A new study from Michigan State University shows that planting too much genetically modified corn designed to fight off a tough insect — the corn rootworm — especially in the eastern U.S. Corn Belt states may be causing more harm than good.
Bt corn was created to produce natural pesticides, through the introduction of genes from a soil bacterium called Bacillus thuringiensis, or Bt for short. Some varieties of Bt corn kill corn rootworms by making the roots poisonous to them, though the corn is safe for humans and animals.

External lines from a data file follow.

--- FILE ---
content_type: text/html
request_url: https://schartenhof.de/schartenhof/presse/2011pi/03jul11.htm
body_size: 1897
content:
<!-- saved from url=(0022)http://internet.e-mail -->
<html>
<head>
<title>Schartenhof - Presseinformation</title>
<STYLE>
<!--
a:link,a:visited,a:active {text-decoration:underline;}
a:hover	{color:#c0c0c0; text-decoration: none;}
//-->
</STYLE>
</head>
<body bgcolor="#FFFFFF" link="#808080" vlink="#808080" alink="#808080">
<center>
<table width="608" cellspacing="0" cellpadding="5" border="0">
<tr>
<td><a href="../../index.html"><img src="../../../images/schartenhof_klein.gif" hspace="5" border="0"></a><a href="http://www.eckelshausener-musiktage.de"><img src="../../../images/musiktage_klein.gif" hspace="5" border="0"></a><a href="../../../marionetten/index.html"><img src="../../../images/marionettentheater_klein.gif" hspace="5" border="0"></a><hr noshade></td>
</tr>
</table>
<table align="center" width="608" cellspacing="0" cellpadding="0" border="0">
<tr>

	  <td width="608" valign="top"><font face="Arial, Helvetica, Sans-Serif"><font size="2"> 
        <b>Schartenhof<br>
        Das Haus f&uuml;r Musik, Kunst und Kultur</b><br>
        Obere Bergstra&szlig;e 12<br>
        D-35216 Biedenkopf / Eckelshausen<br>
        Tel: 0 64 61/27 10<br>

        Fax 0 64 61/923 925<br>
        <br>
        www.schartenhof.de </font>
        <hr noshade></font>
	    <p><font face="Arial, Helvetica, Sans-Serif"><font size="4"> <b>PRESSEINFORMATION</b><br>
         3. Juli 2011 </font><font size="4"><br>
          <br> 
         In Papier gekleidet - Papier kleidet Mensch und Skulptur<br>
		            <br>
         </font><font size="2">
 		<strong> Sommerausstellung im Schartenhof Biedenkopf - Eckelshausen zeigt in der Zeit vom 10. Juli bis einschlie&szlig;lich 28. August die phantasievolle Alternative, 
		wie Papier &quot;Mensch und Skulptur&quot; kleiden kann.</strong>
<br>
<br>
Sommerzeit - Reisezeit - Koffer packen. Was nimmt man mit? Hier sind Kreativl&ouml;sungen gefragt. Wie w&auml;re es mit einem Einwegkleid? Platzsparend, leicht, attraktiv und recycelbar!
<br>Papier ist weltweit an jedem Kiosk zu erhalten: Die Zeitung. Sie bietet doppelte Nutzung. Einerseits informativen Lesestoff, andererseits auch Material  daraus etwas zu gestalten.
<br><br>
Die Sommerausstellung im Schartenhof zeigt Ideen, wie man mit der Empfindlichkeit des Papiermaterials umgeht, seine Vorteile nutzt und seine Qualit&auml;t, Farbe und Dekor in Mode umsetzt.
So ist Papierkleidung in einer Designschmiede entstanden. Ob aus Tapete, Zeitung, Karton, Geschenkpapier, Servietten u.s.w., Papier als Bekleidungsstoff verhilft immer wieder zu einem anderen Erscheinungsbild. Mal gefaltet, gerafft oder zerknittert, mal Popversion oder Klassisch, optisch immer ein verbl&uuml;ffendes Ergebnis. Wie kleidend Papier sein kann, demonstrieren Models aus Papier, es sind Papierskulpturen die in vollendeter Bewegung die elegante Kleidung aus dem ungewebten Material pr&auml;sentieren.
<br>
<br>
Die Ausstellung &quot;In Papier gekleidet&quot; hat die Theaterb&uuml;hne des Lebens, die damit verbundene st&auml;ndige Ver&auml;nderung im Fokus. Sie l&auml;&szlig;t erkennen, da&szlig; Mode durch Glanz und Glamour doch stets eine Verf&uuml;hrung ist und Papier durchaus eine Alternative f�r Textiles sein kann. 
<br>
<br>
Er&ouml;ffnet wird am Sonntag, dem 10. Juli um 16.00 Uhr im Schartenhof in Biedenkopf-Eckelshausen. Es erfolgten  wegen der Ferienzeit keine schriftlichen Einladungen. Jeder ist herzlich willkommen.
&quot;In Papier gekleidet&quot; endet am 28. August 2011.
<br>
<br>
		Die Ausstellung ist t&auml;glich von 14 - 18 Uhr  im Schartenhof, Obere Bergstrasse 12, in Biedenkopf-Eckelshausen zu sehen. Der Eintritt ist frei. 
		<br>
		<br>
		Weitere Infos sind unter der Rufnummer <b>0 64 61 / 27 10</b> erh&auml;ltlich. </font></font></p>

But after years of research across 10 states in the U.S. Corn Belt, scientists have found that the more this corn is planted, the less effective it becomes.
According to study author, Felicia Wu, a John A. Hannah Distinguished Professor at MSU, whose graduated doctoral student Ziwei Ye served as lead author of the study, the U.S. is the largest field corn producing nation in the world, supplying nearly 40% of global corn exports.
“Field corn in the U.S. is used for human food, animal feed and ethanol production. We eat field corn in our cornmeal, grits, corn chips, corn flakes and corn tortillas — not as corn on the cob,” Wu said. “But field corn is plagued by the corn rootworm, which is one of the toughest, most amazing pests that exists. I like to think of the corn rootworm as ‘Loki’ because it’s a trickster — it just keeps evolving resistance to everything we throw at it, not just pesticides or Bt corn, but even crop rotation. And it’s costing farmers billions of dollars.”